1 - (x[2] x[3]^0.5` x[5])/x[1] - (0.1` x[2] x[5])/(

x[3]^0.5` x[6] x[7]^0.5`) - (2 x[1] x[5] x[7]^(1/3))/(

x[3]^1.5` x[6]) - (0.65` x[3] x[5] x[7])/(x[2]^2 x[6]) >= 0,

1 - (0.3` x[1]^0.5` x[2]^2 x[3] x[4]^(1/3) x[7]^0.25`)/x[5]^(

2/3) - (0.2` x[2] x[5]^0.5` x[7]^(1/3))/(x[1]^2 x[4]) - (

0.5` x[4] x[7]^0.5`)/x[3]^2 - (0.4` x[3] x[5] x[7]^0.75`)/(

x[1]^3 x[2]^2) >=

0, (20 x[2] x[6])/(x[1]^2 x[4] x[5]^2) + (15 x[3] x[4])/(

x[1] x[2]^2 x[5] x[7]^0.5`) + (10 x[1] x[4]^2 x[7]^0.125`)/(

x[2] x[6]^3) + (25 x[1]^2 x[2]^2 x[5]^0.5` x[7])/(

x[3] x[6]^2) >=

100, (20 x[2] x[6])/(x[1]^2 x[4] x[5]^2) + (15 x[3] x[4])/(

x[1] x[2]^2 x[5] x[7]^0.5`) + (10 x[1] x[4]^2 x[7]^0.125`)/(

x[2] x[6]^3) + (25 x[1]^2 x[2]^2 x[5]^0.5` x[7])/(

x[3] x[6]^2) <= 3000}, {x[1], x[2], x[3], x[4], x[5], x[6],

x[7]}};

http://wolfram.com/xid/0b5kd70lo7mr4c0ob5la4ikm6hoc16am-e70dom
In[14]:=
Click for copyable input

FindMinimum[{f, cons}, vars] // Timing

http://wolfram.com/xid/0b5kd70lo7mr4c0ob5la4ikm6hoc16am-kgtj4a
Out[14]=
In[15]:=
Click for copyable input

NMinimize[{f, cons}, vars] // Timing


Out[15]= Hope this helps!

2007-05-10 15:18:18 · answer #2 · answered by mk_freak90 2 · 0 3

From direct calculation,
f'(x)=-3+10(x-4)-6(x-4)^2+24(x-4)^3.

The second degree Taylor polynomial will just be this, but drop the last term.

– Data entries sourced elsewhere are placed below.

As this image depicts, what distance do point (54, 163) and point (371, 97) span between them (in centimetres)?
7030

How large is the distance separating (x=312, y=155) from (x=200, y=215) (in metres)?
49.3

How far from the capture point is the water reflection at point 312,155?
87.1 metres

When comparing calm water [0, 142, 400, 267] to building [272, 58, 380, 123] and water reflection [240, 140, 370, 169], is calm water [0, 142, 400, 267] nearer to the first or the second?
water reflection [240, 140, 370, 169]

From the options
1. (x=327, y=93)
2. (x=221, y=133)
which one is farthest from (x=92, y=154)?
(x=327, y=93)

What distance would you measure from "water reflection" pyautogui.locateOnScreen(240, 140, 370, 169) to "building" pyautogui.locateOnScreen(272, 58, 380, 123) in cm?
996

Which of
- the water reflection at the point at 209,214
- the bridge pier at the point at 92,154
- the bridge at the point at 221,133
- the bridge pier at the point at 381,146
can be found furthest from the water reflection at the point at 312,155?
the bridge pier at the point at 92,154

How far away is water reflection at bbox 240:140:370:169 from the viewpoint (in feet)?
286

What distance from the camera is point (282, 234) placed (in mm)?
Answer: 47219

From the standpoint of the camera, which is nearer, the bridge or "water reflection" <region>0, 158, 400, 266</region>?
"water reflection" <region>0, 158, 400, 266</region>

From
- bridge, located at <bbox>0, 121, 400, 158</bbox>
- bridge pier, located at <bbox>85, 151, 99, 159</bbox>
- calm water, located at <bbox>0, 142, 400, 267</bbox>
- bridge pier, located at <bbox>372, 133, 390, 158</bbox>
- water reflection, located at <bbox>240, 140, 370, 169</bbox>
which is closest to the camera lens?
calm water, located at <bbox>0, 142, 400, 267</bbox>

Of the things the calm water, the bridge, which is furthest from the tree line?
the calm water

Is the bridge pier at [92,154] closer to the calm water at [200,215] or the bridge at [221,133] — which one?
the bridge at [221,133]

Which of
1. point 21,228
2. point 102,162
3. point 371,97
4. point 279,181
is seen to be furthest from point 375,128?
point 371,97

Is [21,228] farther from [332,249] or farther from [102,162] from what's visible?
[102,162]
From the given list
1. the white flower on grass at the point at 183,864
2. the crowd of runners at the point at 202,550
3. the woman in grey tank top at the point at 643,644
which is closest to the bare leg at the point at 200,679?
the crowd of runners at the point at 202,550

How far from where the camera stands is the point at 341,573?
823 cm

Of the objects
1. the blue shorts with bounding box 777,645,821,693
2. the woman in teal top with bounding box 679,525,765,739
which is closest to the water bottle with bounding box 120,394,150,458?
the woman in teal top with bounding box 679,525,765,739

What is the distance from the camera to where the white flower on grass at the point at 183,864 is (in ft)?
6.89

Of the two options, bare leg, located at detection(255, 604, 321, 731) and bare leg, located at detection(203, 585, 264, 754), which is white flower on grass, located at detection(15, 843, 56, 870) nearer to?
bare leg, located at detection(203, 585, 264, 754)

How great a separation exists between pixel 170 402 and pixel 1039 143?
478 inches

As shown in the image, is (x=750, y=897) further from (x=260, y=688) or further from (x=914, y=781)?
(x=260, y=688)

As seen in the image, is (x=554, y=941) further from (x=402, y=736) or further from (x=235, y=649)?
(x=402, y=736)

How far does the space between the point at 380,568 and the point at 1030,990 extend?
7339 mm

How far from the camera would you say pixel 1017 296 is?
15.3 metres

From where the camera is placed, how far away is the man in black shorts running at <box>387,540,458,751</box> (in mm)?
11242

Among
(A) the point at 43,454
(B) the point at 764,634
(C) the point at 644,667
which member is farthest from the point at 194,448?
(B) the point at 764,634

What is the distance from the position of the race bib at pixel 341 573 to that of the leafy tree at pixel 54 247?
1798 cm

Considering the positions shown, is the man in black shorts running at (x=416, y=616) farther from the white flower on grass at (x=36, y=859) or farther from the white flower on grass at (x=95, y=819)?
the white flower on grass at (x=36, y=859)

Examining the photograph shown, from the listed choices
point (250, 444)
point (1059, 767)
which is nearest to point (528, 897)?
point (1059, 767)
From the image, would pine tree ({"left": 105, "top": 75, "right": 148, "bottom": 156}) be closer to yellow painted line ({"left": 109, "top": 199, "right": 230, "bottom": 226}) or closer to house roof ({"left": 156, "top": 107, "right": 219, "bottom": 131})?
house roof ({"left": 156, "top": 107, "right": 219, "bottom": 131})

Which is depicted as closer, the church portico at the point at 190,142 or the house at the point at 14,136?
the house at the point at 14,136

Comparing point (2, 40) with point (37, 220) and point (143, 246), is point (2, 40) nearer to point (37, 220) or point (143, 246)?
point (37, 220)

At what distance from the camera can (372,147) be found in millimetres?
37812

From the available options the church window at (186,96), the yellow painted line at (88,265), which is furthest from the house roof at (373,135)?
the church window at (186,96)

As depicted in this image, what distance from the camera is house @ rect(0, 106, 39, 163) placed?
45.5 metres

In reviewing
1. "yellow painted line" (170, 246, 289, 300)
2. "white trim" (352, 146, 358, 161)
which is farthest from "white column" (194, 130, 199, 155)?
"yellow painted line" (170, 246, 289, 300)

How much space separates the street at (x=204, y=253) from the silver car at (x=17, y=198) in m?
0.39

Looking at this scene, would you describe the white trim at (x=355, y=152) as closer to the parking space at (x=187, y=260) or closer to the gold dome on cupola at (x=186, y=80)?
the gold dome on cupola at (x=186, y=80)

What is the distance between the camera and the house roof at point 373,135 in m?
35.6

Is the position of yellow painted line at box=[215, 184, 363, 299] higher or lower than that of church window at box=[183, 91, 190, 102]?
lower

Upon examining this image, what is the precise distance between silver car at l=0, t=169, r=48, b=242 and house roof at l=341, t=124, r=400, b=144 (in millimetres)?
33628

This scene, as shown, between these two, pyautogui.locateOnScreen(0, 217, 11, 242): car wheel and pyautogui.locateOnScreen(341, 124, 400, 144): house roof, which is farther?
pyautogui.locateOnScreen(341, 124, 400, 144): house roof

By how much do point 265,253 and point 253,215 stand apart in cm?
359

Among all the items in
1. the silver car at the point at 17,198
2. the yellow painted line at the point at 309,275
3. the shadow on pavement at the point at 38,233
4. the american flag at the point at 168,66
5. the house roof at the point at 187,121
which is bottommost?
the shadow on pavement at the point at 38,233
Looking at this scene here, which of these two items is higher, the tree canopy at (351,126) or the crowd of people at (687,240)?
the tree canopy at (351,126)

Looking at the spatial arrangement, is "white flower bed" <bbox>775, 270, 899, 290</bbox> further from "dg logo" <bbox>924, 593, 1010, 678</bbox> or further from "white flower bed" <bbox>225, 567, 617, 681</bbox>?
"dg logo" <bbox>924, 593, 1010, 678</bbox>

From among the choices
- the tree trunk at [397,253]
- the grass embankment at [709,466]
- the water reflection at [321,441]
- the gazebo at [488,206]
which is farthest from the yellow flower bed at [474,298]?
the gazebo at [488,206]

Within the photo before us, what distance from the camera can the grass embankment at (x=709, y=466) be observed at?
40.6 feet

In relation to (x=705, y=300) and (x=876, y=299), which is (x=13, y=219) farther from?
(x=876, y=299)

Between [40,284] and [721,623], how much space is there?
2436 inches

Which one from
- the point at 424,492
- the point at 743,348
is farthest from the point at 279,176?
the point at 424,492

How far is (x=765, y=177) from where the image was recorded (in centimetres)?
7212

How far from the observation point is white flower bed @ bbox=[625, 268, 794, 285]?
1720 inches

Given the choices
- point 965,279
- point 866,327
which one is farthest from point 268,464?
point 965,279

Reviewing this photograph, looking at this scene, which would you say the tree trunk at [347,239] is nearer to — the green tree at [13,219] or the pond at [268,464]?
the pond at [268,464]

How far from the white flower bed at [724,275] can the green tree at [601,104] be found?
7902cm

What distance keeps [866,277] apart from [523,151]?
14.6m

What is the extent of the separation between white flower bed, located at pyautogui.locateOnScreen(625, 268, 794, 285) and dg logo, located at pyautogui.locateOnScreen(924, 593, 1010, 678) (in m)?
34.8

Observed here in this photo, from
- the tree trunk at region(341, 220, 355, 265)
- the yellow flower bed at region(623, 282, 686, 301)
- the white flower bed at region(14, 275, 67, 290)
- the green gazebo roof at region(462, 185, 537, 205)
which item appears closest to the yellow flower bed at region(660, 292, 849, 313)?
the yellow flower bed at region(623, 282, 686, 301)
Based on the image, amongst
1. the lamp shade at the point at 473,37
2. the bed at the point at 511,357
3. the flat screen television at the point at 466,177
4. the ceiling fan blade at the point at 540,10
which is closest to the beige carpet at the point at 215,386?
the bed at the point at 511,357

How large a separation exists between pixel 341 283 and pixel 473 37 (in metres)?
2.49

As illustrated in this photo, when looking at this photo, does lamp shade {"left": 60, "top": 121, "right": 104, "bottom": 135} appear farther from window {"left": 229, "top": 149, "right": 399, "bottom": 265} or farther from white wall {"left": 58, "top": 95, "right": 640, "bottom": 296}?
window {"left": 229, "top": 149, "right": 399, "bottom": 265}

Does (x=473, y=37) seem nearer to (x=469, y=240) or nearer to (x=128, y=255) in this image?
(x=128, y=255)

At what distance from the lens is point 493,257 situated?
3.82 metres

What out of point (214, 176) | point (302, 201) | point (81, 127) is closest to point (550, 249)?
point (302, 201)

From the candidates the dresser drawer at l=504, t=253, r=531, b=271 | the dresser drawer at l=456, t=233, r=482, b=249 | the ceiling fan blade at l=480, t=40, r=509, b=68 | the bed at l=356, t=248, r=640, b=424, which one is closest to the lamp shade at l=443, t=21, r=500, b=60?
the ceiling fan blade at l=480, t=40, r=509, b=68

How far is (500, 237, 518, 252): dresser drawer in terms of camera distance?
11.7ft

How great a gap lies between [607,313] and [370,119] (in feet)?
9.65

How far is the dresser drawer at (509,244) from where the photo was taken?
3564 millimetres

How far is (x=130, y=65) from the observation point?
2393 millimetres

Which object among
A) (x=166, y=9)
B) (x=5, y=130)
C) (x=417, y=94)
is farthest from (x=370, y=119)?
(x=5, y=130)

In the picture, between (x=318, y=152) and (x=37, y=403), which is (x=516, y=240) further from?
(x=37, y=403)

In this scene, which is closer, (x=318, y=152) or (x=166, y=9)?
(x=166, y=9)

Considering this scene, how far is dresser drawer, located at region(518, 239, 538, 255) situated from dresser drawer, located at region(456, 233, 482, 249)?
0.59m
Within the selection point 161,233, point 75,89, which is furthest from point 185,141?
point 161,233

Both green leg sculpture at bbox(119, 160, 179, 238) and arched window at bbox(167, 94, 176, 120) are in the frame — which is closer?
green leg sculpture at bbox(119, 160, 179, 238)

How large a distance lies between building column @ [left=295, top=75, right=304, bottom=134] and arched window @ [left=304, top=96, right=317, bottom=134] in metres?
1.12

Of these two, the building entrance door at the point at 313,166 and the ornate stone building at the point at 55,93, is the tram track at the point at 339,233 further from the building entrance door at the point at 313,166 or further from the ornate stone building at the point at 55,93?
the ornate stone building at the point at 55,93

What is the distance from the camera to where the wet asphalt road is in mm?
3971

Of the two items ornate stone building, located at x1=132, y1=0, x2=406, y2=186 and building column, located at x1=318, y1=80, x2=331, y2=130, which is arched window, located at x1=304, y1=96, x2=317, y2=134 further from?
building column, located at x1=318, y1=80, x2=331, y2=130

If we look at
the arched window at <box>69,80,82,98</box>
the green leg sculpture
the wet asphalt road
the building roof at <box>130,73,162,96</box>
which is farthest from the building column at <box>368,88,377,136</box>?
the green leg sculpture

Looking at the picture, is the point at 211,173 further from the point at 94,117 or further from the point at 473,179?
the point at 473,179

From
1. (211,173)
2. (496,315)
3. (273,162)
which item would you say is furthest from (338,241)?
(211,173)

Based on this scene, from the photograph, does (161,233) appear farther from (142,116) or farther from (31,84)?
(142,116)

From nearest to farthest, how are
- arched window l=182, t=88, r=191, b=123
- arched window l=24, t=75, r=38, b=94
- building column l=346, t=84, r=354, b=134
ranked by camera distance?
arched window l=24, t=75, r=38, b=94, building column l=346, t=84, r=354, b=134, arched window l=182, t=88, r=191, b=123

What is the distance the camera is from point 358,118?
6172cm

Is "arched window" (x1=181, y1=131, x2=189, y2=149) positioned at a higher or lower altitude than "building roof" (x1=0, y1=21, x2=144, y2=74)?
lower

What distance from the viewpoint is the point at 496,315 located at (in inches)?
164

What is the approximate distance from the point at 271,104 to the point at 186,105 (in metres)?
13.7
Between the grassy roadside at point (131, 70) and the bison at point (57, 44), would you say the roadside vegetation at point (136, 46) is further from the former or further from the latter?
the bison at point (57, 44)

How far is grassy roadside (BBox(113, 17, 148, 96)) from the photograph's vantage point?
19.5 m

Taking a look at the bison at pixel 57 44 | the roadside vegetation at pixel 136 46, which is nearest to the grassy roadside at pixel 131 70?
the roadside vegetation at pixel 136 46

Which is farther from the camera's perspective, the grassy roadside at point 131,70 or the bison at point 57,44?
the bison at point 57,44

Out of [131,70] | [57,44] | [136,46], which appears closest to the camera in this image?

Then f'(4.3)=-3+10*(.3)-6*(.3)^3=
-3+3-.54=-.54.

2007-05-10 15:16:47 · answer #3 · answered by mathematician 7 · 0 0

lol only two steps... you can do it yourself
f(x) = 7 - 3(x-4) + 5(x-4)^2 - 2(x-4)^3 + 6(x-4)^4
f'(x) = -3 + 10(x-4) - 6(x-4)^2 + 24(x-4)^3
f"(x) = 10 - 12(x-4) + 72(x-4)^2

f(x) = f(4) + f'(4)(x - 4) + f"(4)(x - 4)^2

plug in 4.3 for x when you're done to estimate... can you plug and chug?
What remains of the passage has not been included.